I got into town almost immediately. I like to learn new things and learn well. My husband couldn't find a job. He used to be an authority among the locals, but nobody knew him in the city. From coven to coven, that's how we lived. Over time, I became the breadwinner in the house. Then I thought about divorce for the second time.



Don’t get me wrong, I understand that not everyone can make money. But my husband kept treating me like a boor. In no way supported, but only remembered about his native village and the fact that “we should go to mom and dad to visit all together, how are they there without me?” ?

Then the children grew up and moved. They found their other halves. Nothing has changed for me, but at least there is more room for me to relax and read a book. If my husband didn’t make the show, it would be fine. That was my third wave of thoughts about divorce. But she died down.

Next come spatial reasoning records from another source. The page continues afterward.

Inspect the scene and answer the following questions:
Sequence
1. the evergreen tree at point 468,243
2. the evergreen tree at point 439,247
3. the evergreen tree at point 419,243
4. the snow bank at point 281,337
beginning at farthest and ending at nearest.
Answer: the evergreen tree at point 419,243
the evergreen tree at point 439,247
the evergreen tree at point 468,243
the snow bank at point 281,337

And then I retired. In general, I have enough money, I am not used to spending it anywhere. All I need is calm. And now, recently, my “confident” tells me that I should be grateful to him. You see, he was running around town, but he found me a good income, caring for an elderly sick woman. The money in the family will be enough and I will not go crazy without a job.



It was the last straw and I kicked him out. Packed up and escorted him out of the apartment. My apartment. Why do I need this man, if he's only getting worse, and much worse? I am retired, how much can I tell you what to do?

But our kids didn't get it. My mother is now my number one enemy. She kicked her father out of the apartment in her old age. I don't have a heart. I can't explain anything to them, Father. Every day I have no, no, but the thought comes to forgive my husband and let him back home. But almost immediately I drive her away.



Or am I doing the wrong thing, and I can make a deal with him? Maybe he'll realize he's wrong, and we'll live normally? I don't need much. Let him go about his business, but he doesn't touch me. You see, the kids will help.